Saturday, 7 March 2015

Reasons to be cheerful

One, two, three..

1........ The first of the eremurus are showing.

I tend to loose interst in plants (and the internet) over winter.  It seems to be a way to avoid getting depressed by the cold and short days. Then as the days get longer and hotter, suddenly the garden and plants start to look interesting again.  Time is spent in the green house, the garden, and waking plants up with their first water of the year.  At this time the Eremurus wake up, poking above ground after staying hidden over winter. E. oase is the first up this year.


In the last garden E. stenophyllus was planted in the dry bed and came back reliably every year.  Both e. stenophyllus and e. oase were planted in the new succulent rockery last summer, hoping that they would cope without problems.  The first winter with any garden is always worrying, so it is great to see E. oase showing.  It is the plant that tells me to get back out in the garden again, if I wan't interested in the garden before, seeing them appear gets me outside again.. Does anyone else have a plant that signals the start of spring?

2.........  Plants looking good.

So far (as it could still turn) it's been an incredibly mild winter, which is a big relief with the plants being in for their first year.  The whole bed looks good.

- **WORK TO COMPLETE**
1. In the gardening post, which eremurus is the first to come up this year?
2. Reproduce the gardening post word for word, starting with "Saturday, 7 March" and going on through "up this year.".
3. Summarize the gardening post in two sentences.

- **MATERIAL PROVIDED**

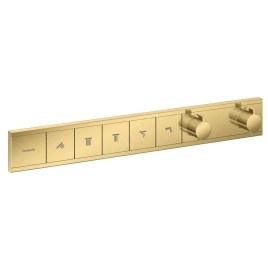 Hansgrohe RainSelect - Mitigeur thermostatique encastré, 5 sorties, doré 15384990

* * *

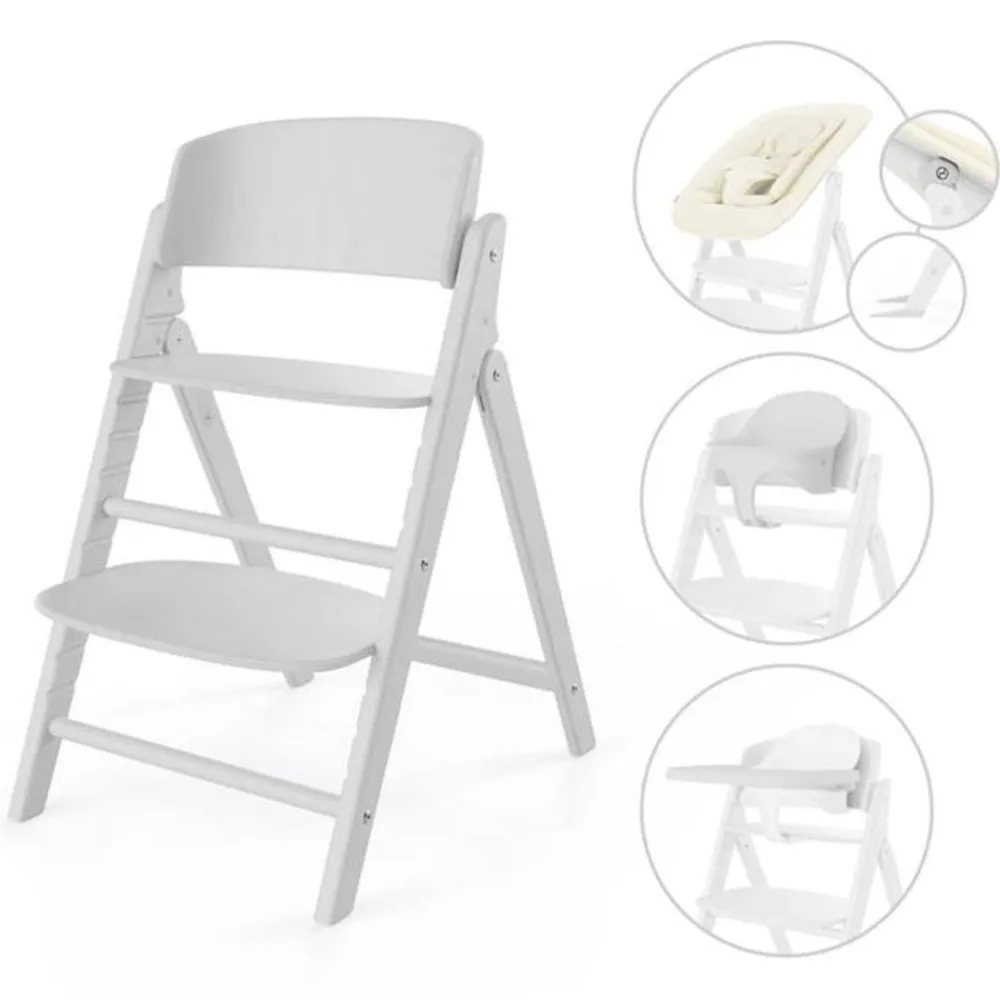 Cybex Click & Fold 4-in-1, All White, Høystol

- **SOLUTION LIST**
1. E. oase is the first up this year.

2.
Saturday, 7 March 2015

Reasons to be cheerful

One, two, three..

1........ The first of the eremurus are showing.

I tend to loose interst in plants (and the internet) over winter.  It seems to be a way to avoid getting depressed by the cold and short days. Then as the days get longer and hotter, suddenly the garden and plants start to look interesting again.  Time is spent in the green house, the garden, and waking plants up with their first water of the year.  At this time the Eremurus wake up, poking above ground after staying hidden over winter. E. oase is the first up this year.

3. The writer loses interest in plants over winter but is drawn back to the garden as the days grow longer, and this year E. oase is the first eremurus to emerge. E. stenophyllus and E. oase were both planted in a new succulent rockery last summer, and so far an incredibly mild winter has left the whole bed looking good.